Fix: Added truncation of sparse files after user creation:

# In build_docker_run_command() - after user creation
bash_lines.extend([
": > /var/log/lastlog;",
": > /var/log/faillog;",
])

Risk Level: LOW - Only affects logging files, no functional impact.

B. Skip User Setup Optimization (NEW)

Problem: Custom images built with image-create already have user/group baked in. Running user setup again via docker commit is redundant and slow.

Fix: Check for DS01_HAS_USER_SETUP label in custom images and skip user creation + docker commit:

skip_user_setup = False
# Check labels...
if has_setup == 'true' and img_uid == str(user_id) and img_gid == str(group_id):
skip_user_setup = True

Risk Level: MEDIUM - This changes the container creation flow significantly:

  • Original AIME: Always runs user setup + docker commit
  • DS01 Patched: Skips if image already has matching user

Mitigation:

  • Only skips if ALL conditions match (label exists, UID matches, GID matches)
  • Falls back to original flow if any check fails
  • Clearly marked with DS01 OPTIMIZATION comments

C. Image Tag Handling Fix

Problem: When skip_user_setup=True, code was still trying to use committed image tag (base:container_tag) instead of original image.

Fix: Added skip_user_setup parameter to build_docker_create_command():

if skip_user_setup:
image_with_tag = selected_docker_image # Use original
else:
image_with_tag = f'{base_image_name}:{container_tag}' # Use committed

Risk Level: MEDIUM - Changes which image is used for container creation.

D. HOME Export and .local Directory Fixes

Problem: LDAP usernames with @ caused HOME path issues and pip --user failed.

Fix: Added HOME export and .local directory creation in build_docker_run_command().

Risk Level: LOW - Additive change, doesn't modify existing functionality.

E. Username Sanitization with Domain Stripping

Problem: LDAP usernames like c.fusarbassini@hertie-school.lan are too long (36+ chars) and contain invalid characters.

Fix: Strip domain part and replace invalid characters:

# Strip domain part (everything after @)
sanitized = username.split('@')[0] if '@' in username else username
sanitized = sanitized.replace('.', '-')
# Truncate to 32 chars with hash suffix if needed

Result: c.fusarbassini@hertie-school.lanc-fusarbassini (14 chars)

Risk Level: LOW - Makes usernames cleaner and compatible with Linux limits.

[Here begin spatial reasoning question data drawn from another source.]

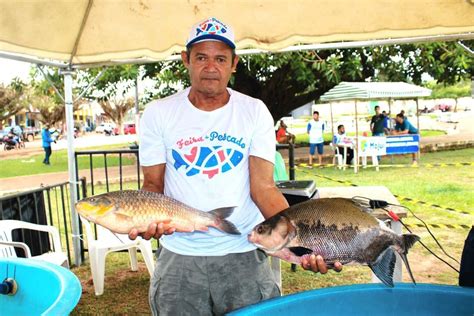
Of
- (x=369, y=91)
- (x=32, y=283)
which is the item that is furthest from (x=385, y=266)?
(x=369, y=91)

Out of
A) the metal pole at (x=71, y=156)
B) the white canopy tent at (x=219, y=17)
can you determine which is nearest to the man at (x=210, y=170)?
the white canopy tent at (x=219, y=17)

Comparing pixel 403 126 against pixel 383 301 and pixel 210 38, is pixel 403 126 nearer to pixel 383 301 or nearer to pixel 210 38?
pixel 210 38

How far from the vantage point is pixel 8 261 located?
74.0 inches

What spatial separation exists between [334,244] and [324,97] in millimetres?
17637

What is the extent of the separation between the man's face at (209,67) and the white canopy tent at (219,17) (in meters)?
1.95

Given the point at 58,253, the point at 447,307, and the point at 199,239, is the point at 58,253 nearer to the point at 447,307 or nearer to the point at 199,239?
the point at 199,239

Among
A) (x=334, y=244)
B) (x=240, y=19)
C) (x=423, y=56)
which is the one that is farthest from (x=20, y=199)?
(x=423, y=56)

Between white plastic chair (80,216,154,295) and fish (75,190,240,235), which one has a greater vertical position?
fish (75,190,240,235)

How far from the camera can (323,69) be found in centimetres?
1246

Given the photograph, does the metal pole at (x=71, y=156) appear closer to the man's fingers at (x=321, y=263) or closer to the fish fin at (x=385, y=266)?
the man's fingers at (x=321, y=263)

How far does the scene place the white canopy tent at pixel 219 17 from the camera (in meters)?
3.89

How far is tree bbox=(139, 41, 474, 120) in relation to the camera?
12727mm

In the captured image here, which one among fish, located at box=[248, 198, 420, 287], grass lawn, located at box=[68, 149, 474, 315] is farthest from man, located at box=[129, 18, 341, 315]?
grass lawn, located at box=[68, 149, 474, 315]

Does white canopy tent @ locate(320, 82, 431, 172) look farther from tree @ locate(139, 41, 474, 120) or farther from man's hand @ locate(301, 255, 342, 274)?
man's hand @ locate(301, 255, 342, 274)
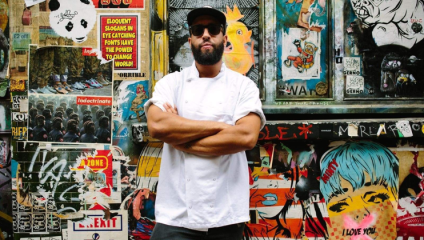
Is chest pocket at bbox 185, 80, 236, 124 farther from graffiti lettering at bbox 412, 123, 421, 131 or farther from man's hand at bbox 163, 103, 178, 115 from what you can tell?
graffiti lettering at bbox 412, 123, 421, 131

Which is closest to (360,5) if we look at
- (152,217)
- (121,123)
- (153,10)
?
(153,10)

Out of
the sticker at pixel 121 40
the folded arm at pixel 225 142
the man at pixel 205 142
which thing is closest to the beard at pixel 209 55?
the man at pixel 205 142

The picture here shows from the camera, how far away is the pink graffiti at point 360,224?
400 centimetres

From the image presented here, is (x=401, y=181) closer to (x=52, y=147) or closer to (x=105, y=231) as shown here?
(x=105, y=231)

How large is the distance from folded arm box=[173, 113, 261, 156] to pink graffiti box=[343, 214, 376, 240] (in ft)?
6.86

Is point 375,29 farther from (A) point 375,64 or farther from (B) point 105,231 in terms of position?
(B) point 105,231

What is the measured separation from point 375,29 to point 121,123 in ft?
10.2

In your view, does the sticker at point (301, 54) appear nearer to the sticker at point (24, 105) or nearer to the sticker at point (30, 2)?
the sticker at point (30, 2)

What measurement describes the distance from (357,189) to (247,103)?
2091 millimetres

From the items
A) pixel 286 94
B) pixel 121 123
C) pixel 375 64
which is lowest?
pixel 121 123

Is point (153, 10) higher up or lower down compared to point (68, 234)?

2. scripts/user/image-create (+93 lines)

A. User/Group Baking into Image (NEW)

Change: Added Dockerfile template to create user/group at image build time:

  • ARG for DS01_USER_ID, DS01_GROUP_ID, DS01_USERNAME
  • RUN command to create user with matching UID:GID
  • LABEL commands for DS01_HAS_USER_SETUP, DS01_USER_ID, DS01_GROUP_ID

Why: Avoids the slow docker commit at container creation time.

Risk Level: LOW - Image contains the correct user from the start.

B. Sparse File Truncation in Dockerfile

Change: Added : > /var/log/lastlog && : > /var/log/faillog after user creation.

Risk Level: LOW - Same fix as above, but at build time.

C. PATH and Environment Configuration (AIME PARITY)

Change: Added to user's .bashrc at image build time:

  • export PATH="$HOME/.local/bin:$PATH" - for pip install --user packages
  • export HOME=/home/$DS01_USERNAME - fixes LDAP username issues
  • export PS1='[\h] \u@ds01:\w\$ ' - container-aware prompt

Why: Matches functionality from original AIME docker run user setup phase.

Risk Level: LOW - Additive, matches AIME behavior.


3. scripts/user/image-update (+13 lines)

A. Build Args for Rebuild

Problem: When rebuilding images, user setup wasn't being performed because --build-arg wasn't passed.

Fix: Added GROUP_ID, SANITIZED_USERNAME variables and build args to rebuild command. Now uses shared username-utils.sh library.

Risk Level: LOW - Required for user setup to work on rebuild.


4. scripts/user/install-to-image.sh (+3 lines)

Change: Truncate sparse files before docker commit.

Risk Level: LOW.


5. scripts/user/container-create (+27 lines)

A. Double :latest Tag Fix

Problem: If image already has :latest tag, script was adding it again.

Fix: Check if image name contains : before appending :latest.

Risk Level: LOW.

B. Auto-detect Matching Image

Change: If no image specified, check if ds01-{userid}/{container-name} exists.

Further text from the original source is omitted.